Post-Brexit reforms to UK data protection laws on course to pass by the summer


Businesses have been told to expect the proposed post-Brexit reform to UK data protection laws to come to fruition this summer, with the Data Protection and Digital Information (DPDI) Bill seemingly set to pass through the parliamentary process before the UK parliament rises for summer recess on 23 July.

Data protection law expert Kathryn Wynn of Pinsent Masons highlighted the forthcoming change after a date of 10 June 2024 was fixed for the report stage for the Bill in the House of Lords.

The DPDI Bill was introduced into the UK parliament in March 2023. Its purpose is to, post-Brexit, create a new UK data rights regime that is less burdensome on businesses and researchers in order to encourage innovation by affecting changes to existing UK data protection laws, which are predominantly set out in the UK General Data Protection Regulation (UK GDPR) and Data Protection Act 2018.

The Bill has already completed its passage through the House of Commons, been read twice in the Lords and cleared the Lords committee stage.

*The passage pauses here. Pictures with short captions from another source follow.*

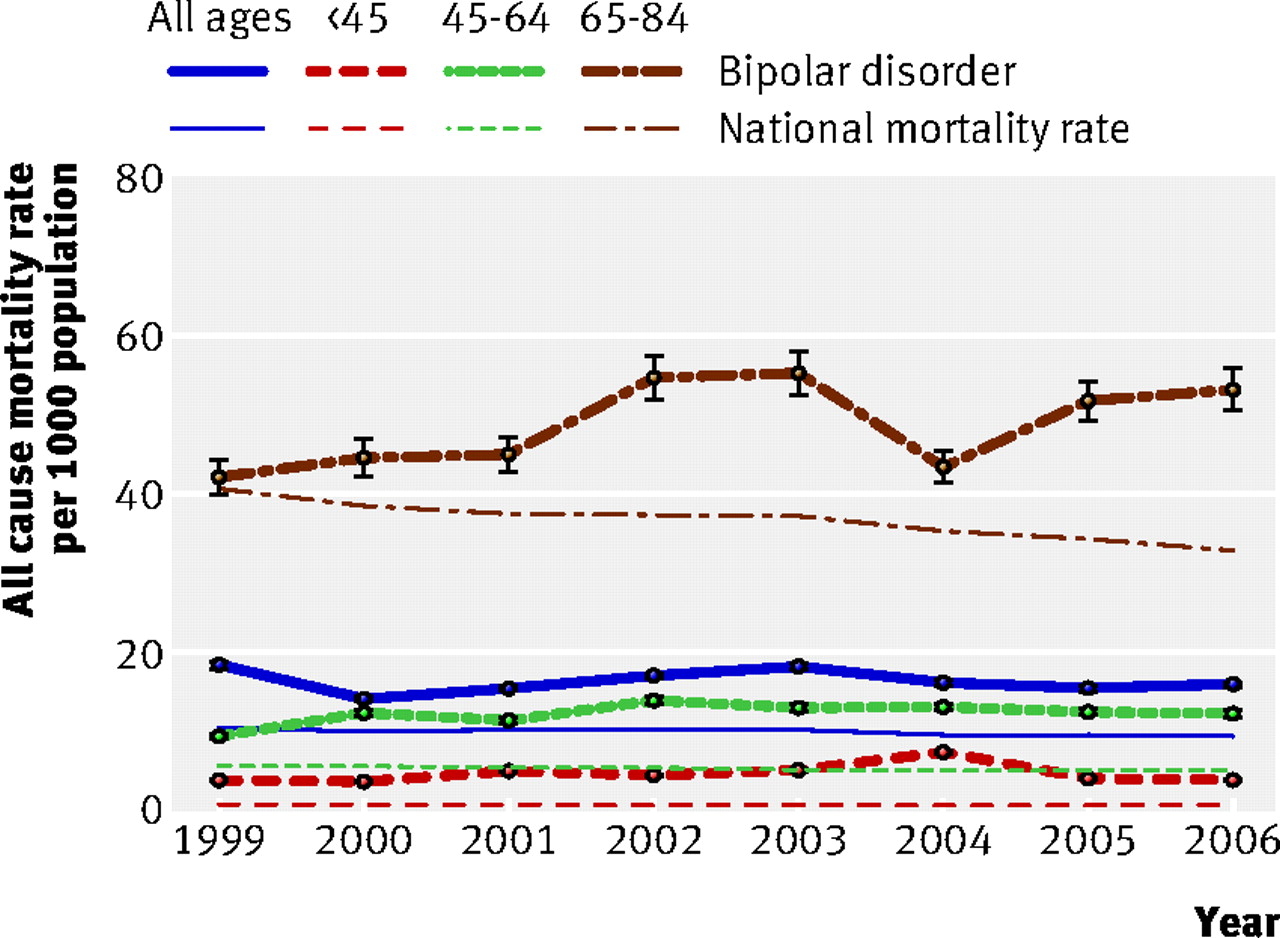bipolar type 2 case studies Bipolar disorder type ii although large-scale association studies of bipolar in this case, structural neuroimaging studies also show.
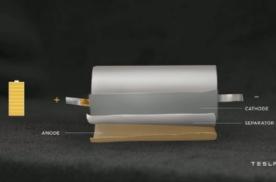 特斯拉电池日:新车、新电池、更快的Plaid Model S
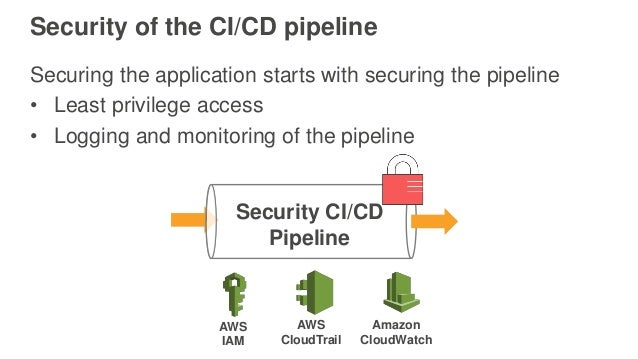 Security of the CI/CD pipeline Securing the application starts with securing the pipeline • Least privilege access • Loggi...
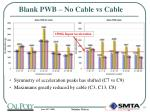 blank pwb no cable vs cable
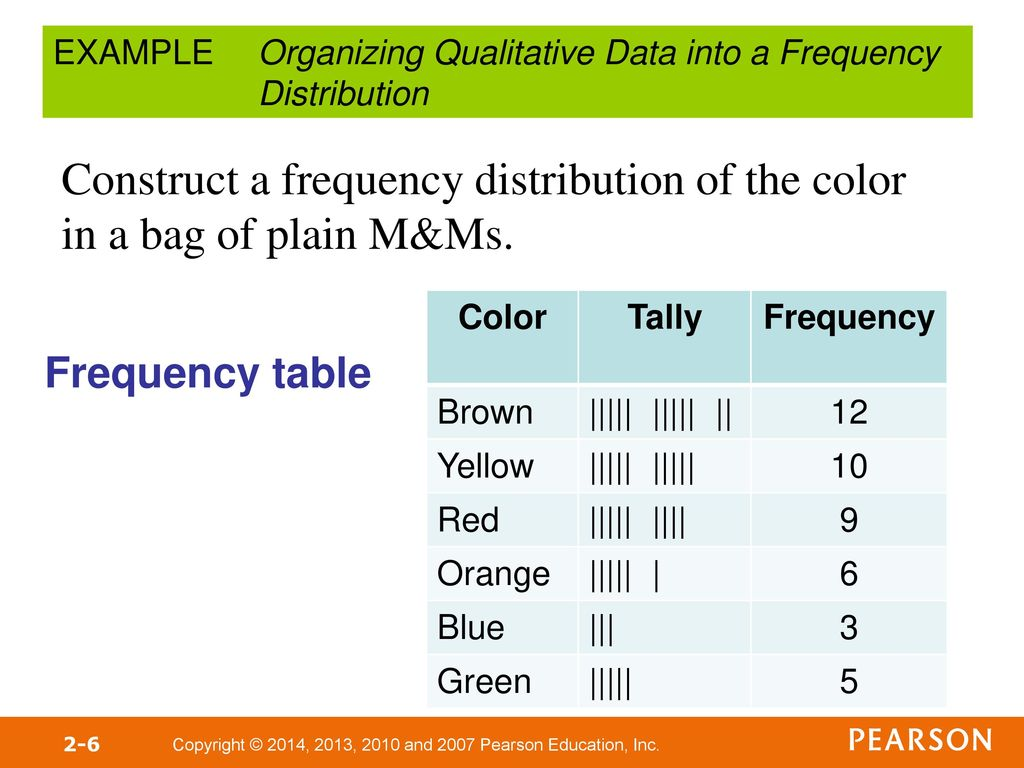 how to solve frequency distribution table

The next stage, the report stage, is where all members of the Lords will have a chance to propose amendments to the Bill and discuss and vote on those amendments.

The report stage immediately precedes the third reading stage of the Bill which is the last chance of for peers to ensure the Bill is workable. After third reading, the Bill will be sent back to the House of Commons for consideration of Lords amendments as both Houses of Parliament must agree on the Bill’s exact wording. This can start a process called ‘ping pong’ whereby the Bill goes back and forth between the Commons and the Lords, until the final text is ratified. Once that happens, the Bill will go for Royal Assent.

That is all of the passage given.